_DATASET EXTRACT_
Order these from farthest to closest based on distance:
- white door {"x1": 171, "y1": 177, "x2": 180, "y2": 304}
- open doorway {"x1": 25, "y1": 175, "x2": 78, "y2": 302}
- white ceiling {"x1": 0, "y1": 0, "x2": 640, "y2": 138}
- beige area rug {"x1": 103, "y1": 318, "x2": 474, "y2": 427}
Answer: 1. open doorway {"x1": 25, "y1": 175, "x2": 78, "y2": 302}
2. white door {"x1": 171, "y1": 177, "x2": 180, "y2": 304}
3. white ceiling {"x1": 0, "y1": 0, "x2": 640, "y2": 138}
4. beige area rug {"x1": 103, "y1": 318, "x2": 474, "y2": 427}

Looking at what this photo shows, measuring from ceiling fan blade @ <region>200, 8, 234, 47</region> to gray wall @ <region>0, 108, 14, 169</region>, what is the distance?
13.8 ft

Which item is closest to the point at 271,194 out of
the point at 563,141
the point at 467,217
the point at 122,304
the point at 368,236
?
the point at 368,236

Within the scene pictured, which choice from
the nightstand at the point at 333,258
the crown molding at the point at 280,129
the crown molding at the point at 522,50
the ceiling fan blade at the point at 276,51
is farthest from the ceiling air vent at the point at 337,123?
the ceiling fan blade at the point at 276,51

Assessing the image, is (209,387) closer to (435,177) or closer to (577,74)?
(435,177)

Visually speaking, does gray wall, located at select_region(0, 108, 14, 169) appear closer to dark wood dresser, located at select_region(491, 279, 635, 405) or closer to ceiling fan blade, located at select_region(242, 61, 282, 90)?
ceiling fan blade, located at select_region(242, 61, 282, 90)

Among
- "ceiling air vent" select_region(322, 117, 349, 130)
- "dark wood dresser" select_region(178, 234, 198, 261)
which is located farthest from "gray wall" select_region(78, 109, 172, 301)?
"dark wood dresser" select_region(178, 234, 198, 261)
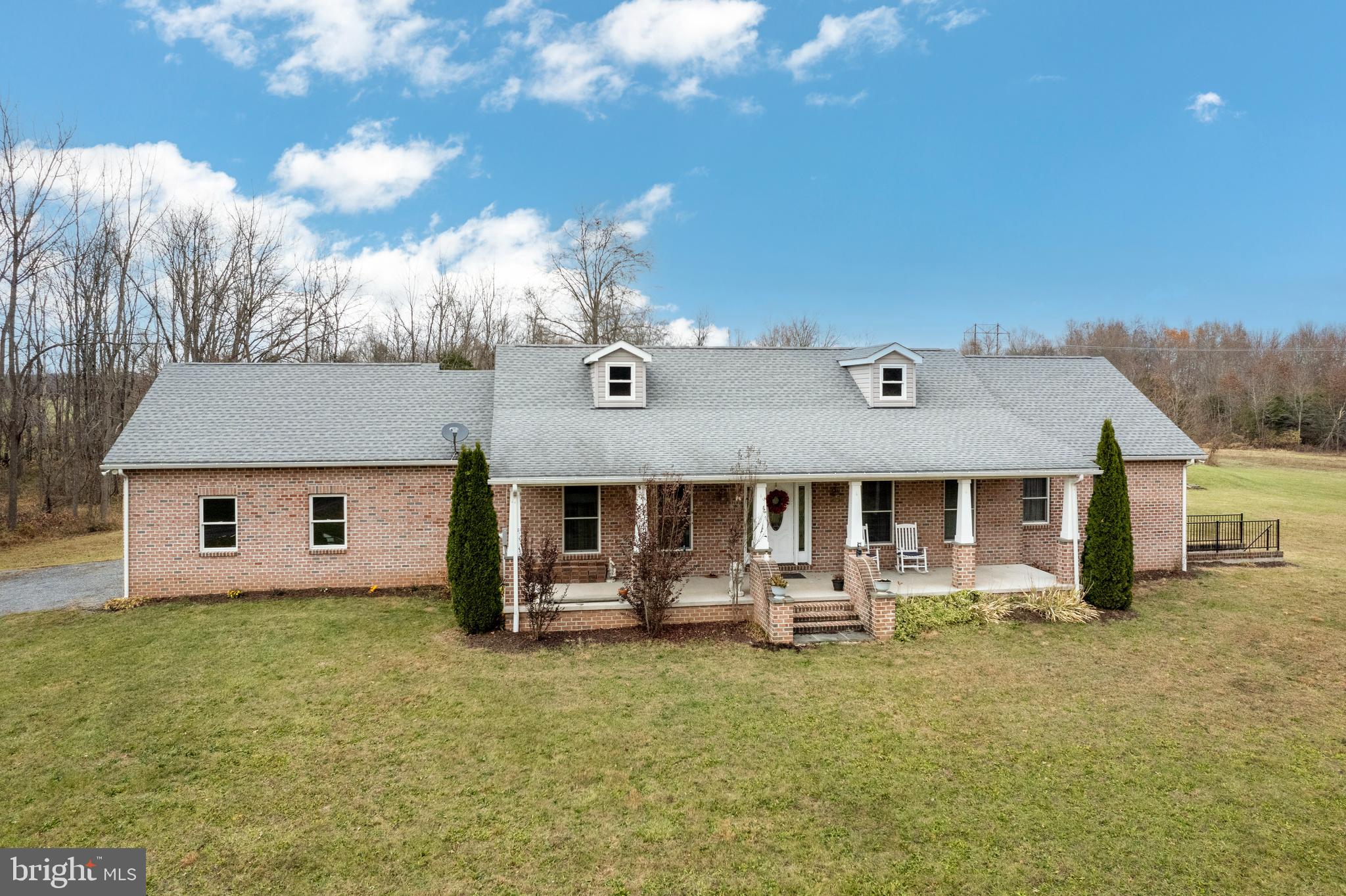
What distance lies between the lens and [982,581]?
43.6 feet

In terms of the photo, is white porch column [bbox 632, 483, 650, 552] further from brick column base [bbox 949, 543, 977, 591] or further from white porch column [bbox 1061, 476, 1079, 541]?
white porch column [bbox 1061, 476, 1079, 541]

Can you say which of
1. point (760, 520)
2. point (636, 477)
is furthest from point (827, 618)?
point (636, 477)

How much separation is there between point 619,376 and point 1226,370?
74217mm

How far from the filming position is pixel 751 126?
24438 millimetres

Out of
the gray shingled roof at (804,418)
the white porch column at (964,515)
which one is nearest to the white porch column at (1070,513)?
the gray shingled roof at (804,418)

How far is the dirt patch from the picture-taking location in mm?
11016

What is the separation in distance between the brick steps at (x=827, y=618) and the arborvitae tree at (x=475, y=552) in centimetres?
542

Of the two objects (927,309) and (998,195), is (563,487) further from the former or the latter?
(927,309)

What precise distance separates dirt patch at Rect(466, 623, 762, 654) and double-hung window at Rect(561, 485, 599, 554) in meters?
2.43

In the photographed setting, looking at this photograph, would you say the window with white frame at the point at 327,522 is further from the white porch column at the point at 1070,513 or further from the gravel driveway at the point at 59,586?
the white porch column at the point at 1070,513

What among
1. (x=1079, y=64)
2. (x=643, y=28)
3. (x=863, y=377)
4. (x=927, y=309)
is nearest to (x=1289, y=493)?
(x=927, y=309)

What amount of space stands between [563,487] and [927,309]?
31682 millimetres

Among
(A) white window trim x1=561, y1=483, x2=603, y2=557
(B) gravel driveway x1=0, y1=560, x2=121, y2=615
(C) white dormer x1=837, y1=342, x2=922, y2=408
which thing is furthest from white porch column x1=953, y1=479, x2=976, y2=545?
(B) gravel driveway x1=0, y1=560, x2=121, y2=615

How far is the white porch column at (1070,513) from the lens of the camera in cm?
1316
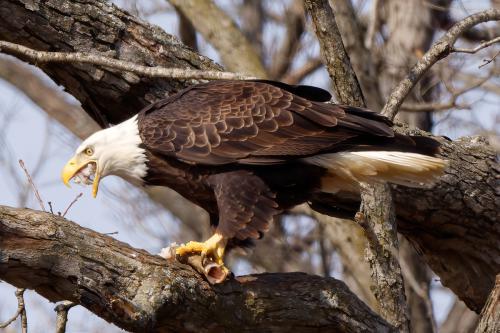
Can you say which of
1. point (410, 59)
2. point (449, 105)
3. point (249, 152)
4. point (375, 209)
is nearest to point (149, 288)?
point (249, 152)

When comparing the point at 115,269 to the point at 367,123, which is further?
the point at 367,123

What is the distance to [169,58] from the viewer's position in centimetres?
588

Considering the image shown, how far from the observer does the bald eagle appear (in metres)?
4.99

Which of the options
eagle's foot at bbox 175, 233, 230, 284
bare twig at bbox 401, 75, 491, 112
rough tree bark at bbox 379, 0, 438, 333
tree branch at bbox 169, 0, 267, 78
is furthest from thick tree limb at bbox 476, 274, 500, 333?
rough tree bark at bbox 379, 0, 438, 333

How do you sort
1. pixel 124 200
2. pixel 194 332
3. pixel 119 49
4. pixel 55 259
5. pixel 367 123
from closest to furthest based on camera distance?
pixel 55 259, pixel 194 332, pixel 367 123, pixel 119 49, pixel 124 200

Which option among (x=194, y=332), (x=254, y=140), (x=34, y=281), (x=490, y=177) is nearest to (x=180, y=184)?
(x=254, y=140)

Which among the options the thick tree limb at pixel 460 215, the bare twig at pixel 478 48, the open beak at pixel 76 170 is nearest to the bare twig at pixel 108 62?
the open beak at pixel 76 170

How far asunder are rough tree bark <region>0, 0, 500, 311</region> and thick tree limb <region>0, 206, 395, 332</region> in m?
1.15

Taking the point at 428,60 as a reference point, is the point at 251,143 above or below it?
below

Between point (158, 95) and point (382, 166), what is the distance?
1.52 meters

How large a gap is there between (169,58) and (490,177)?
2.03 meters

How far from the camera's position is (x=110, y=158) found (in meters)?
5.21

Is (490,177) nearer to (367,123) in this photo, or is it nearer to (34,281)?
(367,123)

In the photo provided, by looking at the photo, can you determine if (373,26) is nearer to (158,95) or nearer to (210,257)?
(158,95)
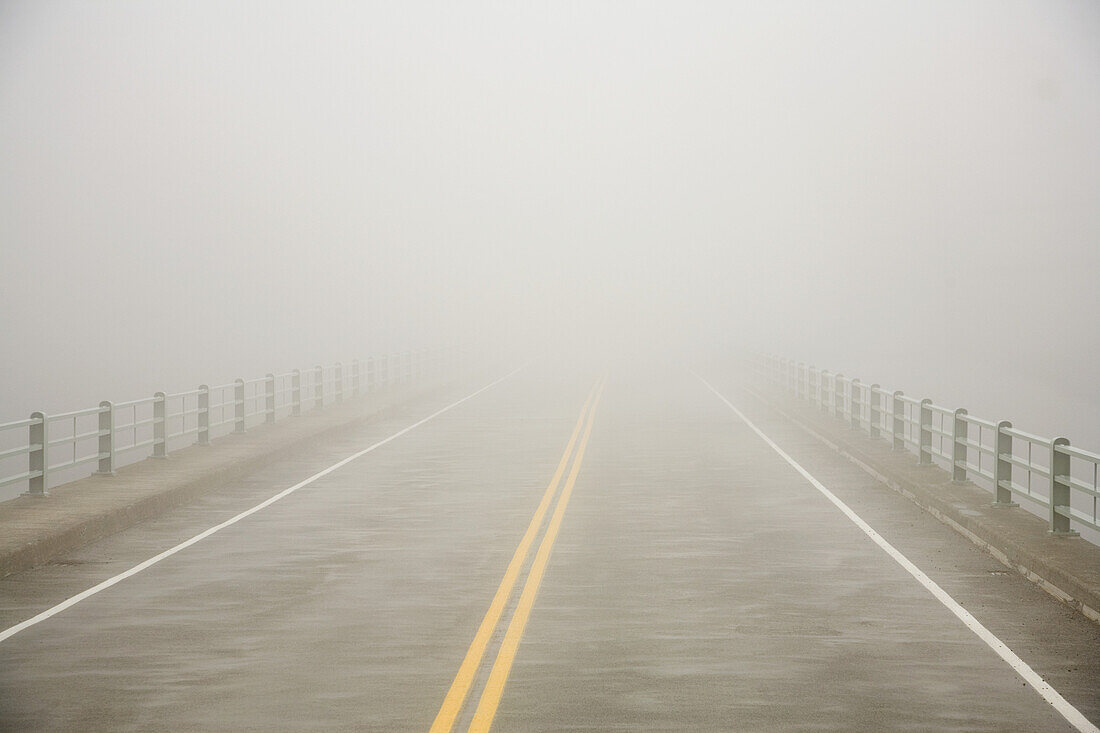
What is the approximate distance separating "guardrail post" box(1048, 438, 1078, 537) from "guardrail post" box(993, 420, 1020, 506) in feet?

_WHAT THE EXERCISE ASKS_
Reproduce every row above verbatim, leaving out the pictures.

_FINAL RESULT_
Order these from farthest to closest based on distance:
- white door {"x1": 171, "y1": 177, "x2": 180, "y2": 304}
- open doorway {"x1": 25, "y1": 175, "x2": 78, "y2": 302}
- white ceiling {"x1": 0, "y1": 0, "x2": 640, "y2": 138}
- beige area rug {"x1": 103, "y1": 318, "x2": 474, "y2": 427}
Answer: 1. open doorway {"x1": 25, "y1": 175, "x2": 78, "y2": 302}
2. white door {"x1": 171, "y1": 177, "x2": 180, "y2": 304}
3. white ceiling {"x1": 0, "y1": 0, "x2": 640, "y2": 138}
4. beige area rug {"x1": 103, "y1": 318, "x2": 474, "y2": 427}

Looking at what this photo shows, measuring from ceiling fan blade @ <region>200, 8, 234, 47</region> to gray wall @ <region>0, 108, 14, 169</region>, what is the distance?
13.8 ft

Which item is closest to the point at 271,194 out of
the point at 563,141
the point at 467,217
the point at 122,304
the point at 368,236
?
the point at 368,236

Within the scene pictured, which choice from
the nightstand at the point at 333,258
the crown molding at the point at 280,129
the crown molding at the point at 522,50
the ceiling fan blade at the point at 276,51
is farthest from the ceiling air vent at the point at 337,123?
the ceiling fan blade at the point at 276,51

Assessing the image, is (209,387) closer to (435,177) or closer to (577,74)?
(435,177)

Visually speaking, does gray wall, located at select_region(0, 108, 14, 169) appear closer to dark wood dresser, located at select_region(491, 279, 635, 405) or closer to ceiling fan blade, located at select_region(242, 61, 282, 90)?
ceiling fan blade, located at select_region(242, 61, 282, 90)

Among
- "ceiling air vent" select_region(322, 117, 349, 130)
- "dark wood dresser" select_region(178, 234, 198, 261)
which is located farthest from "gray wall" select_region(78, 109, 172, 301)?
"dark wood dresser" select_region(178, 234, 198, 261)
What distance lies between the lens and [982,581]?
43.6 feet

In terms of the photo, is white porch column [bbox 632, 483, 650, 552] further from brick column base [bbox 949, 543, 977, 591] or further from white porch column [bbox 1061, 476, 1079, 541]?
white porch column [bbox 1061, 476, 1079, 541]

Can you say which of
1. point (760, 520)
2. point (636, 477)
is furthest from point (827, 618)?
point (636, 477)

How much separation is there between point 619,376 and point 1226,370?
74217mm

How far from the filming position is pixel 751 126?
24438 millimetres

Out of
the gray shingled roof at (804,418)
the white porch column at (964,515)
which one is nearest to the white porch column at (1070,513)?
the gray shingled roof at (804,418)

How far is the dirt patch from the picture-taking location in mm?
11016

What is the separation in distance between the brick steps at (x=827, y=618) and the arborvitae tree at (x=475, y=552) in centimetres?
542

Of the two objects (927,309) and (998,195), is (563,487) further from the former or the latter?
(927,309)

What precise distance separates dirt patch at Rect(466, 623, 762, 654) and double-hung window at Rect(561, 485, 599, 554) in meters?
2.43

In the photographed setting, looking at this photograph, would you say the window with white frame at the point at 327,522 is further from the white porch column at the point at 1070,513 or further from the gravel driveway at the point at 59,586?
the white porch column at the point at 1070,513

What among
1. (x=1079, y=64)
2. (x=643, y=28)
3. (x=863, y=377)
4. (x=927, y=309)
is nearest to (x=1289, y=493)?
(x=927, y=309)

What amount of space stands between [563,487] and [927,309]?
31682 millimetres

Among
(A) white window trim x1=561, y1=483, x2=603, y2=557
(B) gravel driveway x1=0, y1=560, x2=121, y2=615
(C) white dormer x1=837, y1=342, x2=922, y2=408
which thing is furthest from white porch column x1=953, y1=479, x2=976, y2=545?
(B) gravel driveway x1=0, y1=560, x2=121, y2=615

How far is the white porch column at (1070,513) from the lens of the camera in cm?
1316
Can you say which of
1. point (410, 59)
2. point (449, 105)
3. point (249, 152)
4. point (375, 209)
is nearest to point (149, 288)?
point (249, 152)

When comparing the point at 115,269 to the point at 367,123, which is further?
the point at 367,123

What is the distance to [169,58] from the viewer's position in centimetres?
588

Considering the image shown, how far from the observer does the bald eagle appear (in metres)?
4.99

Which of the options
eagle's foot at bbox 175, 233, 230, 284
bare twig at bbox 401, 75, 491, 112
rough tree bark at bbox 379, 0, 438, 333
tree branch at bbox 169, 0, 267, 78
is furthest from thick tree limb at bbox 476, 274, 500, 333?
rough tree bark at bbox 379, 0, 438, 333

How do you sort
1. pixel 124 200
2. pixel 194 332
3. pixel 119 49
4. pixel 55 259
5. pixel 367 123
from closest to furthest based on camera distance?
pixel 55 259, pixel 194 332, pixel 367 123, pixel 119 49, pixel 124 200

Which option among (x=194, y=332), (x=254, y=140), (x=34, y=281), (x=490, y=177) is nearest to (x=180, y=184)?
(x=254, y=140)

Which among the options the thick tree limb at pixel 460 215, the bare twig at pixel 478 48, the open beak at pixel 76 170 is nearest to the bare twig at pixel 108 62?
the open beak at pixel 76 170

How far asunder are rough tree bark <region>0, 0, 500, 311</region> and thick tree limb <region>0, 206, 395, 332</region> in m?
1.15

Taking the point at 428,60 as a reference point, is the point at 251,143 above or below it?
below

Between point (158, 95) and point (382, 166), what is the distance?
1.52 meters

How large a gap is there between (169,58) and (490,177)?
2.03 meters

How far from the camera's position is (x=110, y=158) found (in meters)?
5.21

Is (490,177) nearer to (367,123) in this photo, or is it nearer to (34,281)?
(367,123)

In the photo provided, by looking at the photo, can you determine if (373,26) is nearer to (158,95) or nearer to (210,257)?
(158,95)
What is the approximate distance separating "guardrail post" box(1048, 438, 1078, 537) from "guardrail post" box(993, 420, 1020, 506) in feet?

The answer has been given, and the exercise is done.